• WRITTEN TASK
Extract the lines beginning at the one that holds "Which one is more" and ending at the final line of the material below, keeping them exact and leaving out all pictures.
━━━━━ GIVEN DATA
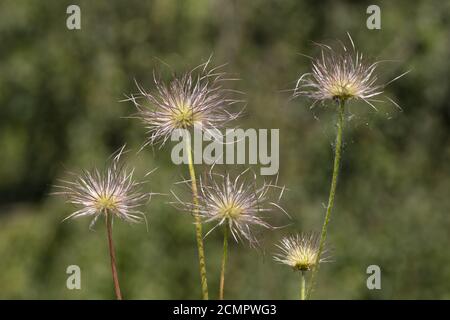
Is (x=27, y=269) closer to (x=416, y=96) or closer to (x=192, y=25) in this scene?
(x=192, y=25)

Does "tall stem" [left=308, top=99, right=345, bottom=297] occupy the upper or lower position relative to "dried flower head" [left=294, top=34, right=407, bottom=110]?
lower

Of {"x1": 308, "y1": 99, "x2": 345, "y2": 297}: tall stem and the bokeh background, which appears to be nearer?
{"x1": 308, "y1": 99, "x2": 345, "y2": 297}: tall stem

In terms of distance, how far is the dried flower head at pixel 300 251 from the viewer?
897 millimetres

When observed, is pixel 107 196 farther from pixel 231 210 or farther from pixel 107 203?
pixel 231 210

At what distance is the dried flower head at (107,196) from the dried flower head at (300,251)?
0.15 m

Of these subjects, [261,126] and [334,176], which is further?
[261,126]

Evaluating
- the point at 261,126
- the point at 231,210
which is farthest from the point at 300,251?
the point at 261,126

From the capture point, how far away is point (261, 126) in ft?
14.5

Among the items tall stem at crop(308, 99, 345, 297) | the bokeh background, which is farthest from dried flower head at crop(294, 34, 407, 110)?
the bokeh background

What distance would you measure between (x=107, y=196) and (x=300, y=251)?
7.7 inches

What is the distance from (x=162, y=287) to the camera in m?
4.59

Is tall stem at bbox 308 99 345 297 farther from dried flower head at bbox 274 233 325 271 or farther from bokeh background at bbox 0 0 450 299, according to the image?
bokeh background at bbox 0 0 450 299

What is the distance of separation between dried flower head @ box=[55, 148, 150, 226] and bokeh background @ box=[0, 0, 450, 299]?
345cm

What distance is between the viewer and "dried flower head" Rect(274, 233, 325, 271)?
90cm
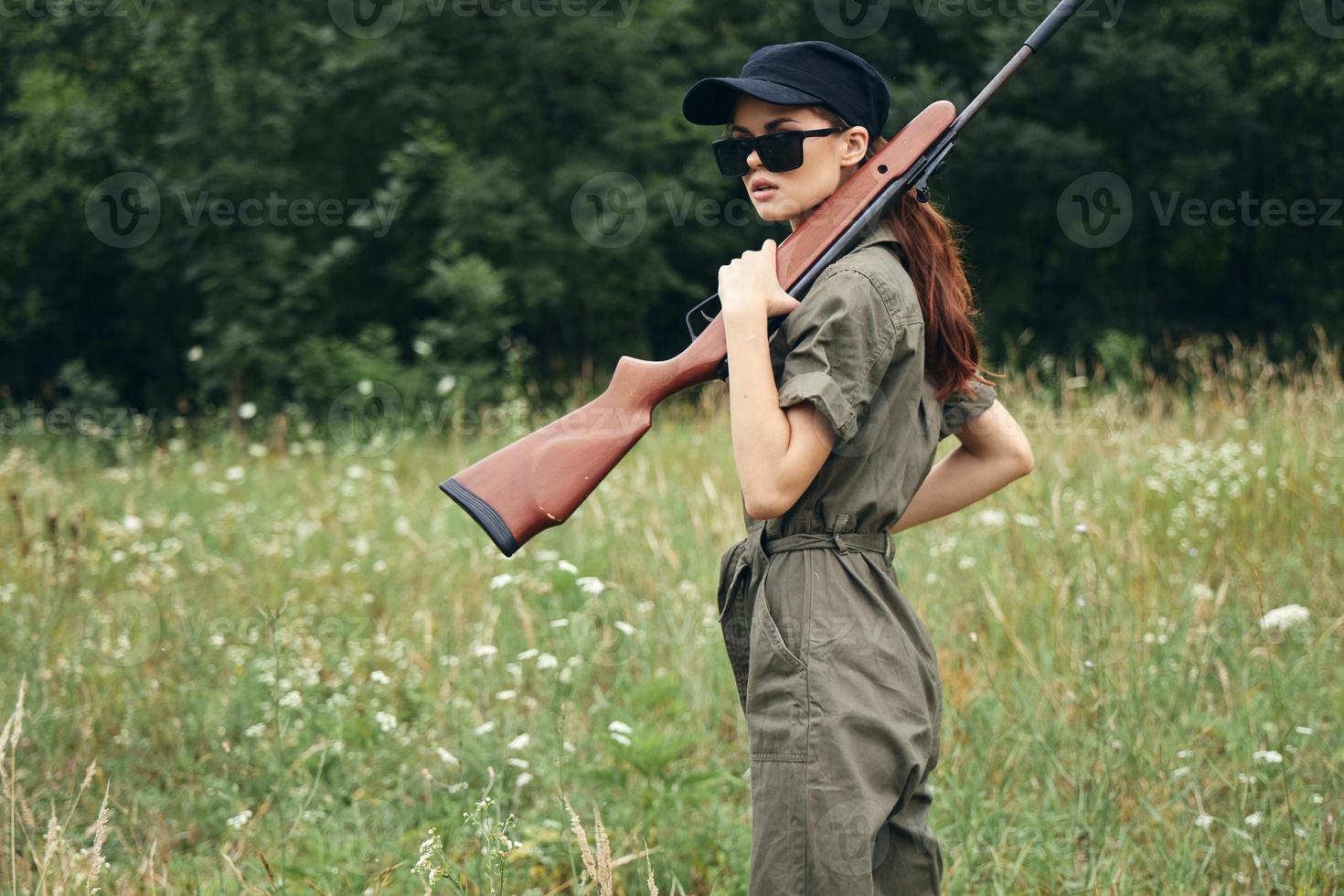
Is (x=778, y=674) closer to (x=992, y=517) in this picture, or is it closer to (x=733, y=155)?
(x=733, y=155)

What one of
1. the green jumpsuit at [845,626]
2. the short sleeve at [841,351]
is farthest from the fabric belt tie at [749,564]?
the short sleeve at [841,351]

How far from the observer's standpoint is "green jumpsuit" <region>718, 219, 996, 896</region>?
5.89 feet

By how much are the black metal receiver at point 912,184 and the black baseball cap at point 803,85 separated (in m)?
0.12

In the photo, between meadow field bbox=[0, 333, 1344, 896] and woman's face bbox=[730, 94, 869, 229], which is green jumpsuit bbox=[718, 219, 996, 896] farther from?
meadow field bbox=[0, 333, 1344, 896]

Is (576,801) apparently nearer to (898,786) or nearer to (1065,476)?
(898,786)

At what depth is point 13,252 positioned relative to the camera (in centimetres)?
1634

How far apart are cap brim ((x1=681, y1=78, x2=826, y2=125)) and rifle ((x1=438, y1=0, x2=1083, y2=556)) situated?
17 centimetres

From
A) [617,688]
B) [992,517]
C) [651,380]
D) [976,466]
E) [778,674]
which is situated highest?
[651,380]

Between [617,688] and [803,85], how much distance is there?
2.43m

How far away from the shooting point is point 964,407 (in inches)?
85.4

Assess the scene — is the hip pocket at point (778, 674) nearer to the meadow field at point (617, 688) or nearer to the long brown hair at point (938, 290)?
the meadow field at point (617, 688)

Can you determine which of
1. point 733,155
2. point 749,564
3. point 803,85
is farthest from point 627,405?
point 803,85

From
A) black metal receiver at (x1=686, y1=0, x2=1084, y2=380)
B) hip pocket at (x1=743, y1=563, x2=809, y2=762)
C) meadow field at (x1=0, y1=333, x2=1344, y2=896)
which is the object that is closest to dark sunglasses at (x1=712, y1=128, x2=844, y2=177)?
black metal receiver at (x1=686, y1=0, x2=1084, y2=380)

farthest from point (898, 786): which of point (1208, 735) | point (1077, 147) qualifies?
point (1077, 147)
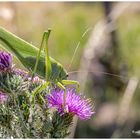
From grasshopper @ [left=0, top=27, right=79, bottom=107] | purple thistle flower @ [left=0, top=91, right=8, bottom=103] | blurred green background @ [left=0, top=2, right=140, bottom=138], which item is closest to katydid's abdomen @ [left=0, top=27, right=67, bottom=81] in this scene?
grasshopper @ [left=0, top=27, right=79, bottom=107]

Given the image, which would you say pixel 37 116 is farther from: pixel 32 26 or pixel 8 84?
pixel 32 26

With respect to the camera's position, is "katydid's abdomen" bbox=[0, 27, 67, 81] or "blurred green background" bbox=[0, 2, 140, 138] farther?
"blurred green background" bbox=[0, 2, 140, 138]

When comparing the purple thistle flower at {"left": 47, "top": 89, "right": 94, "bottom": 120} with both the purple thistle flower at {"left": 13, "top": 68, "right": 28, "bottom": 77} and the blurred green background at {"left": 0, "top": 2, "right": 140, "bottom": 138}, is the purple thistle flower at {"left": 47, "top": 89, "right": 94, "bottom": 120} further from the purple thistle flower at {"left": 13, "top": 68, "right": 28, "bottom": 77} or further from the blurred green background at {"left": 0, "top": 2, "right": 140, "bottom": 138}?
the blurred green background at {"left": 0, "top": 2, "right": 140, "bottom": 138}

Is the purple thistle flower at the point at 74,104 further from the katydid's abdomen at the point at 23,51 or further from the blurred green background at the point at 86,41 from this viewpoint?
the blurred green background at the point at 86,41

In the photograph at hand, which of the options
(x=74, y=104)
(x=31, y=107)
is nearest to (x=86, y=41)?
(x=74, y=104)

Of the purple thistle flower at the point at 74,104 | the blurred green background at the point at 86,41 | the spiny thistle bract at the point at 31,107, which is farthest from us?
the blurred green background at the point at 86,41

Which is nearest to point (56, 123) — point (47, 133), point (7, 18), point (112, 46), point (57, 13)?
point (47, 133)

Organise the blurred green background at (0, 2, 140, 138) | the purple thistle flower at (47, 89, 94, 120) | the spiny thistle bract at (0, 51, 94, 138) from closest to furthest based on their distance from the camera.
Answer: the spiny thistle bract at (0, 51, 94, 138) → the purple thistle flower at (47, 89, 94, 120) → the blurred green background at (0, 2, 140, 138)

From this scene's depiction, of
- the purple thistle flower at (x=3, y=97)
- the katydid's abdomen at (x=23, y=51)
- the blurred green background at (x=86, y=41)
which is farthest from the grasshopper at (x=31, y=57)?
the blurred green background at (x=86, y=41)
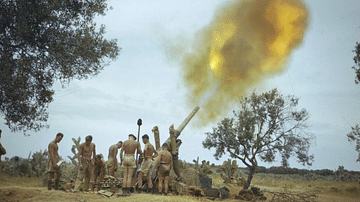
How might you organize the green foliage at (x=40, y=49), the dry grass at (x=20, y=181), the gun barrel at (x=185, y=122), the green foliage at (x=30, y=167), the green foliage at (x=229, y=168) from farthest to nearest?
the green foliage at (x=229, y=168), the green foliage at (x=30, y=167), the dry grass at (x=20, y=181), the gun barrel at (x=185, y=122), the green foliage at (x=40, y=49)

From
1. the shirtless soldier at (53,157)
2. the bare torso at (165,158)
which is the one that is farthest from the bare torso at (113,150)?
the bare torso at (165,158)

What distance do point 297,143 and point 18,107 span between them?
62.1ft

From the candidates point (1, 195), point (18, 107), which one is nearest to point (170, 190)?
point (1, 195)

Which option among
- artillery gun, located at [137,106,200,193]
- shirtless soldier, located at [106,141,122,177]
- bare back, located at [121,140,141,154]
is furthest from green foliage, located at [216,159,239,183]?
bare back, located at [121,140,141,154]

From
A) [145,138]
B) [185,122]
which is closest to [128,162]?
[145,138]

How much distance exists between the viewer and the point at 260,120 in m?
23.2

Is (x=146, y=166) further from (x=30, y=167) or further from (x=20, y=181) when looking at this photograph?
(x=30, y=167)

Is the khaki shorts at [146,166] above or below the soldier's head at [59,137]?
below

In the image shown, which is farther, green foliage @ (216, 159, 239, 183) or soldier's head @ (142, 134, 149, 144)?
green foliage @ (216, 159, 239, 183)

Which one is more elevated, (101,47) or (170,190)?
(101,47)

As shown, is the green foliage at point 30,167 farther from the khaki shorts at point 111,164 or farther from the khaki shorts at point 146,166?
the khaki shorts at point 146,166

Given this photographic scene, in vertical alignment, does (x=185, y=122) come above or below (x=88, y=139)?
above

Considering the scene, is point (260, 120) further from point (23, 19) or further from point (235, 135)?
point (23, 19)

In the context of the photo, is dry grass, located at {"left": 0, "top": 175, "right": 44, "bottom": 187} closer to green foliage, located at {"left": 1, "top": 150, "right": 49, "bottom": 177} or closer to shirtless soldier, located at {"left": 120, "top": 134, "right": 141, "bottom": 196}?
green foliage, located at {"left": 1, "top": 150, "right": 49, "bottom": 177}
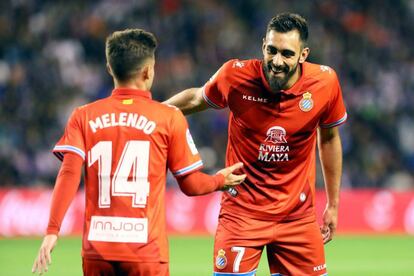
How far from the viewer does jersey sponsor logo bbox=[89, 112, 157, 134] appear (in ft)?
16.5

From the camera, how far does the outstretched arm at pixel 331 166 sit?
663cm

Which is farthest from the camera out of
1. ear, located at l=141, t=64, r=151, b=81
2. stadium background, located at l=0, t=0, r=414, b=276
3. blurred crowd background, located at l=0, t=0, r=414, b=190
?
blurred crowd background, located at l=0, t=0, r=414, b=190

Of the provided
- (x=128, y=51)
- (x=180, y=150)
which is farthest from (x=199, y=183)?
(x=128, y=51)

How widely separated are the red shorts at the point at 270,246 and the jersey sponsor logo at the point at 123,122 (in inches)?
58.5

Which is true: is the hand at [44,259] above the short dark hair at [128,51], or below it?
below

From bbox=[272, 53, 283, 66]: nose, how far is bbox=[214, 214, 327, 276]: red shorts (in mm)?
1034

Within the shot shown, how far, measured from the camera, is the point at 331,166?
━━━━━━━━━━
• FULL SOLUTION
Which one is more elevated, (101,47) or (170,190)?
(101,47)

As shown, is the green foliage at point 30,167 farther from the khaki shorts at point 111,164 or farther from the khaki shorts at point 146,166?
the khaki shorts at point 146,166

Given this photographic scene, in vertical alignment, does (x=185, y=122) come above or below (x=88, y=139)?
above

Considering the scene, is point (260, 120) further from point (23, 19) or further from point (235, 135)?
point (23, 19)

In the context of the photo, is dry grass, located at {"left": 0, "top": 175, "right": 44, "bottom": 187} closer to green foliage, located at {"left": 1, "top": 150, "right": 49, "bottom": 177} or closer to shirtless soldier, located at {"left": 120, "top": 134, "right": 141, "bottom": 196}?
green foliage, located at {"left": 1, "top": 150, "right": 49, "bottom": 177}
How far from the viewer does jersey sponsor logo bbox=[89, 112, 157, 134] appear (in ft)?
16.5

From the camera, how far does the outstretched arm at pixel 331 166 sit?
663cm

Which is farthest from the camera out of
1. ear, located at l=141, t=64, r=151, b=81
2. stadium background, located at l=0, t=0, r=414, b=276
3. blurred crowd background, located at l=0, t=0, r=414, b=190
?
blurred crowd background, located at l=0, t=0, r=414, b=190

Of the provided
- (x=128, y=51)
- (x=180, y=150)
which is farthest from (x=199, y=183)?
(x=128, y=51)

How widely separated are the red shorts at the point at 270,246 and the jersey sponsor logo at the point at 123,122 (in inches)?
58.5

Which is true: is the hand at [44,259] above the short dark hair at [128,51], or below it?
below

From bbox=[272, 53, 283, 66]: nose, how far is bbox=[214, 214, 327, 276]: red shorts (in mm)?
1034

Within the shot shown, how far, measured from the camera, is the point at 331,166?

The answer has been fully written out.